REPUBLIKA.CO.ID, SEMARANG -- Satria, satu dari tiga siswa SMKN 4 Semarang, Jawa Tengah, yang menjadi korban penembakan oknum polisi, dikenal sebagai pribadi saleh. Dia sering mengaji di sebuah pondok pesantren di dekat rumahnya di daerah Jrakah, Kecamatan Tugu, Kota Semarang.
Pada Selasa (26/11/2024) siang, Republika bersama beberapa awak media lain, mengunjungi kediaman Satria yang berlokasi di RT04/02, Jrakah, Tugu, Kota Semarang. Namun rumahnya, yang terletak di dalam gang, tampak sepi. Ketika pintu rumah diketuk pun tak ada yang merespons dari dalam.
Namun Ketua RT04/02, Aris Widarto, sempat ditemui di lokasi.

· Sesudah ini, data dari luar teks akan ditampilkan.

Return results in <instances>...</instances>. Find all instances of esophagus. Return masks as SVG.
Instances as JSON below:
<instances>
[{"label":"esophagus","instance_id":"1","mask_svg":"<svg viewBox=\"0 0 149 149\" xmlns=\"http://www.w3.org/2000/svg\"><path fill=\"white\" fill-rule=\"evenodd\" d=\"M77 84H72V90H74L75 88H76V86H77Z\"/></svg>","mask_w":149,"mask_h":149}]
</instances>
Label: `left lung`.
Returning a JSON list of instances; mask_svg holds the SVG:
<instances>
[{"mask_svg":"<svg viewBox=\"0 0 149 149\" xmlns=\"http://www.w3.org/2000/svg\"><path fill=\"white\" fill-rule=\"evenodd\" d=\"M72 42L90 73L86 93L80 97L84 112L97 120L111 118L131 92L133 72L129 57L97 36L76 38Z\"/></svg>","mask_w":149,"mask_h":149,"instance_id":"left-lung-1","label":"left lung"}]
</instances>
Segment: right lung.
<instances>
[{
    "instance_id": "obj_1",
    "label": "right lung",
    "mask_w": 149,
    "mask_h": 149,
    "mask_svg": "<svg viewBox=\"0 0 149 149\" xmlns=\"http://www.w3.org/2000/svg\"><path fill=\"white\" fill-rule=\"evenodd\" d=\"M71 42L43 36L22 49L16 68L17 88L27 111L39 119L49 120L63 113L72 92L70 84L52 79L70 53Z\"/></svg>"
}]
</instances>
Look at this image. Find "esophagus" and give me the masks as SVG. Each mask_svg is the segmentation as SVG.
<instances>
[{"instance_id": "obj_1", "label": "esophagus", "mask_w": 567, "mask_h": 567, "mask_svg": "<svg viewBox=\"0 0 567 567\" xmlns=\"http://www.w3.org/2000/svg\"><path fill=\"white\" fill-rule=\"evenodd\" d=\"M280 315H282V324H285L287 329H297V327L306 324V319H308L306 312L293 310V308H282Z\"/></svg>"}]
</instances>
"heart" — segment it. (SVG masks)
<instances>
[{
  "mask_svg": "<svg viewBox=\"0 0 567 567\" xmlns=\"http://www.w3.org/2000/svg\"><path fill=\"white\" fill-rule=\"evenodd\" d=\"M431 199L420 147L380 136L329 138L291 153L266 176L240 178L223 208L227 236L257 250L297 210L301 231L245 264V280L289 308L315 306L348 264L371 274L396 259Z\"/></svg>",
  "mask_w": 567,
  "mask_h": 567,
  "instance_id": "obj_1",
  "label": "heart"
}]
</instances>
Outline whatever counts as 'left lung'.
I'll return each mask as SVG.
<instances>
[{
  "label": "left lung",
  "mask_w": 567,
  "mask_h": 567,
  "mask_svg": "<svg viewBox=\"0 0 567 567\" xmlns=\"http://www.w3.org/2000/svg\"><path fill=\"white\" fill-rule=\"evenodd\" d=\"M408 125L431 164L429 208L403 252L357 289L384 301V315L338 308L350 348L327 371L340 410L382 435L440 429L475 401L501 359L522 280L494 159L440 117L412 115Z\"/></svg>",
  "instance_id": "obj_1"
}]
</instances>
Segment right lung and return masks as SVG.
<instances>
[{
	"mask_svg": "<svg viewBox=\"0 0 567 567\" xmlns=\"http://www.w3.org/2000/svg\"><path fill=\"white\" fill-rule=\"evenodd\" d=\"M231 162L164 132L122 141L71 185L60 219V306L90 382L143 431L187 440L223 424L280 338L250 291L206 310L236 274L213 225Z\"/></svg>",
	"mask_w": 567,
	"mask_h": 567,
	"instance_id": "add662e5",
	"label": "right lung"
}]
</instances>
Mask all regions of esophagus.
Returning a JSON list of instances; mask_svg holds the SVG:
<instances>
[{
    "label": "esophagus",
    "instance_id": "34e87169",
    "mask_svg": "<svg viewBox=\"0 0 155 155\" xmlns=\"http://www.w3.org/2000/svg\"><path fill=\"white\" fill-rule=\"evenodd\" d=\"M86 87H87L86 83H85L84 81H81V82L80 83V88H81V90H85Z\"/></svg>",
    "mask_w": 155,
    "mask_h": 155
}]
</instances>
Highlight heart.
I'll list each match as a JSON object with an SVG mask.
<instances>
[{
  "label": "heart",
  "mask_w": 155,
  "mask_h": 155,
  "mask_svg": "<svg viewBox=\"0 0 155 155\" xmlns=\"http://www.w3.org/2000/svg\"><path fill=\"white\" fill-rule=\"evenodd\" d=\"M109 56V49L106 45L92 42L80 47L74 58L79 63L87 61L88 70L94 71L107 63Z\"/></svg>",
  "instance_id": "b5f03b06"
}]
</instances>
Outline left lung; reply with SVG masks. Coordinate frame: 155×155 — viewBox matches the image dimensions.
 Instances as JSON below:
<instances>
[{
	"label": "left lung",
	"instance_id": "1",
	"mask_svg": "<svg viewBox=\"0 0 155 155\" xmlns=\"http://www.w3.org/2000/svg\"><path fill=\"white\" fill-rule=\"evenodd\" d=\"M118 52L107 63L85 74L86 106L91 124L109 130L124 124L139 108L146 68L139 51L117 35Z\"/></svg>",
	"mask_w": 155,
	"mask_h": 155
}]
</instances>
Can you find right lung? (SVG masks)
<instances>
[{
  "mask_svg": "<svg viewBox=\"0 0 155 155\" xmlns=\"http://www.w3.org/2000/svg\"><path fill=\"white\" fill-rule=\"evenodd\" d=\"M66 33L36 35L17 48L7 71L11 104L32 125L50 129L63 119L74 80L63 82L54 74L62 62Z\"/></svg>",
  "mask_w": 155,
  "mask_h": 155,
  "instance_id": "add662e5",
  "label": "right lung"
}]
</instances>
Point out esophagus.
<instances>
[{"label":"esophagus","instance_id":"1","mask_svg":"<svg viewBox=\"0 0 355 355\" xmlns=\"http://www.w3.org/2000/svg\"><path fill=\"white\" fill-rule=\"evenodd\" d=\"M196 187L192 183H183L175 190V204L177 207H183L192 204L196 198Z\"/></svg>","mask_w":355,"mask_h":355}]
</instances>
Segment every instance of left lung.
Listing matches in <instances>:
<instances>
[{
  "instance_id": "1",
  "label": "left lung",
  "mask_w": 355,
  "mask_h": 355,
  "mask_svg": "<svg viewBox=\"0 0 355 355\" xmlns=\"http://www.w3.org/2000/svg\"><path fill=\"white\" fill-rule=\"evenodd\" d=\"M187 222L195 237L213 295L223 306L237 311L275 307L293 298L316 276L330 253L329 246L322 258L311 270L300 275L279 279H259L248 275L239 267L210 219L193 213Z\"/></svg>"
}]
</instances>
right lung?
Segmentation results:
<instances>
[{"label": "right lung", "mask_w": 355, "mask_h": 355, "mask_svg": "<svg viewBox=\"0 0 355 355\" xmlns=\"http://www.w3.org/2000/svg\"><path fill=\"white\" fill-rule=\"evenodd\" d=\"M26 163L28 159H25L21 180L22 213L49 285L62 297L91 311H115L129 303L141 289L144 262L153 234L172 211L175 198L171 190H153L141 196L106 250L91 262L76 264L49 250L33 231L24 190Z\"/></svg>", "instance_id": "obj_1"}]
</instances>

Aris mengungkapkan, keluarga Satria memang telah berpesan kepadanya bahwa mereka tidak mau diganggu terlebih dulu.
Satria tinggal bersama orang tuanya. Ayahnya adalah pekerja serabutan. Dia bekerja sebagai penjual kerupuk, sopir mobil boks, dan terkadang menjadi salesman. Sementara ibunya adalah ibu rumah tangga.
Menurut Aris, sehari-harinya Satria dikenal sebagai pribadi yang baik oleh warga sekitar. "Dia biasa ikut ngaji di Pondok Pesantren Daarun Najaah sehabis Isya. Jarang keluar malam juga," ucapnya.
Satria juga sering membantu pekerjaan ayahnya. "Biasa bantu bapaknya jual kerupuk. Muter jualannya," ujar Aris.
Oleh sebab itu, Aris mengaku tak percaya jika Satria disebut terlibat kelompok gangster remaja atau biasa disebut kreak. "Tidak benar kalau menurut saya (Satria anggota kreak). Kalau di sini Mas Satria itu baik. Sering mengaji dan bantu orang tua," ucapnya.
Keterangan Aris diamini beberapa warga RT04/02 lainnya. "Sehari-hari enggak pernah dolan (main). Paling di lingkungan sini saja, terus ke pondok (Daarun Najaah)," kata seorang warga yang enggan dipublikasikan identitasnya.
Seorang warga lainnya mengungkapkan, Satria pulang ke rumahnya pada Selasa pagi. Sebelumnya dia sempat dirawat di Rumah Sakit Tugu, Ngaliyan, karena luka tembak di tangan kirinya. "Anaknya di kampung baik kok. Enggak pernah ada apa-apa. Ngaji ya ngaji, ke mushala ya ke mushala" ucapnya.